▶ À faire
1. D'après l'extrait sur l'exclusion sociale, dans quelles années la notion d'exclusion apparaît-elle en France ?
2. Relevez, s'il vous plaît, les différentes perspectives sur l'exclusion que l'extrait sur l'exclusion sociale annonce dans son premier paragraphe.
3. Poursuivez l'extrait sur l'exclusion sociale à la suite de sa dernière phrase.

▶ Extrait choisi
======
L’EXCLUSION SOCIALE : QUELQUES REPÈRES SOCIOLOGIQUES

L’exclusion sociale est une notion largement utilisée dans les sociétés francophones. Toutefois, elle recouvre une pluralité de concepts, d’usages et de critiques. Apparue en France dans les années 1970 (Lenoir, 1974), la notion deviendra, dans les années 1990, centrale dans les débats politiques et scientifiques, ce qui mènera même à la mise en place de politiques publiques visant à lutter contre cette exclusion sociale (Autès, 1995; par exemple, la loi du 29 juillet 1998 de lutte contre l’exclusion en France; la loi visant à lutter contre la pauvreté et l’exclusion sociale [Éditeur officiel du Québec, 2002] au Québec). De ces débats émergent différentes perspectives, que nous présenterons dans les prochains paragraphes : l’exclusion comme un état, l’exclusion comme un processus et l’exclusion comme le produit de rapports sociaux inégalitaires.

Lors de son apparition dans les années 1970, le concept d’exclusion représente un état dans lequel se retrouvent des individus et qui révèle des défaillances dans la protection sociale alors définie par le rapport à l’emploi (Castel, 1995b; Esping-Andersen, 2015). Diverses catégories d’individus se voient exclues dans la société française : les personnes âgées et handicapées vivant de revenus de solidarité dérisoires et celles relevant « du vaste domaine de l’inadaptation sociale », telles que les travailleurs précaires, les mal-logés et les personnes seules et isolées (Emmanuelli et Frémontier, 2002, p. 11). Dans cette conception, l’exclusion définit une nouvelle catégorie sociale, les plus pauvres des pauvres, les « “laissés pour compte” de la croissance » (Damon, 2011, p. 12), qui se situent hors des échanges sociaux et de l’emploi. Ainsi, l’exclusion n’est pas seulement expliquée par les conditions économiques, mais également par la question des liens sociaux qui organisent la solidarité dans une société donnée (Schnapper, 1996). À la fin des années 1980, la thématique de l’exclusion sociale réapparait à travers les analyses de la nouvelle pauvreté (Gauthier, 1987). L’intérêt pour ces différentes situations de pauvreté, de précarité économique ou de « déclin social » créant des « misères de position » (Bourdieu, 1993, p. 11) élargit encore davantage la notion d’exclusion en en révélant des visages jusqu’alors négligés.

À partir des années 1990, les travaux sociologiques tournent leur regard des exclus vers les processus politiques et économiques qui les engendrent. Ainsi, l’exclusion est considérée comme un processus, la plupart du temps hors du contrôle de ceux qui la vivent. À cet égard, Rosanvallon (1995) et Schnapper (1996) se centrent sur le retrait et sur la crise de l’État-providence pour expliquer l’exclusion sociale alors que Touraine (1991, 1992) et Castel (1995b) proposent plutôt de se tourner vers les transformations du monde du travail. Pour ces derniers auteurs, ce ne sont pas parce qu’ils sont « laissés pour compte » que les exclus existent, mais plutôt parce qu’ils sont victimes de dysfonctionnements des politiques sociales ou de l’organisation du travail (Cingolani, 1995).
======
▶ Les données
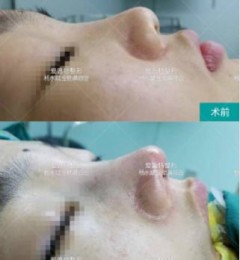 �人�ĸ�ҽʦ�������ͷ�ÿ����Ƽ��人��˼����ˮ��¡�Ǽ����ã�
======
▶ Corrigé des exercices
1. Dans les années 1970.

2.
- L'exclusion comme un état
- L'exclusion comme un processus
- L'exclusion comme le produit de rapports sociaux inégalitaires

3.
D’autres auteurs, sensibles à cette dernière perspective, insistent davantage sur l’importance de reconnaitre l’exclusion en tant que produit de rapports sociaux inégalitaires. Au-delà de ces considérations structurelles, l’exclusion se nourrit de la marginalisation des personnes vivant de l’assistance (ou de l’aide de l’État) en les responsabilisant (Damon, 2002, Paugam, 1990), de même que de la perte de statut social et de la ségrégation spatiale qui peuvent y être associées (Demazière, 1996; Grafmeyer, 2010). Dans cette perspective, les interactions sociales, à travers la disqualification sociale, sont donc conçues comme participant à l’exclusion et modulant son expérience. À cet égard, selon McAll (1995), l’analyse de l’exclusion sociale doit tenir compte des divers rapports de pouvoir les produisant, notamment ceux basés sur les inégalités économiques, mais aussi, par exemple, sur le racisme, sur le sexisme ou sur le capacitisme. Comme l’affirme Damon (2011), les travaux de cette perspective permettent de reconsidérer la notion d’exclusion :

La définition de l’exclusion, comme celle de la pauvreté, et le découpage de populations exclues et non exclues, étant toujours arbitraires, la véritable question n’est pas celle de la caractérisation ou du décompte des exclus, mais celle des relations d’interdépendance et des actions (privées ou publiques) engagées en matière de lutte contre l’exclusion. (p. 20)

LES RAPPORTS SOCIAUX INÉGALITAIRES POUR APPRÉHENDER L’EXCLUSION

Dans la visée d’opérationnaliser une analyse de l’exclusion en tant que rapport social, l’idée de rapport d’appropriation (McAll, 2008) permet une lecture plurielle, c’est-à-dire capable d’appréhender divers rapports de pouvoir, et une lecture relationnelle, c’est-à-dire permettant d’interroger les interactions individuelles et institutionnelles. En effet, comme le rappelle Therborn (2013), il n’y a pas d’exclusion sans inégalité sociale, et vice-versa. Dans ce sens, trois rapports d’appropriation interreliés peuvent être établis : 1) l’appropriation de territoires et de ressources, 2) l’appropriation de la capacité de produire et de reproduire, et 3) l’appropriation de la capacité de réfléchir et de décider (Goyer, 2017). Ces rapports seront exemplifiés afin d’en montrer la pertinence pour la recherche en éducation.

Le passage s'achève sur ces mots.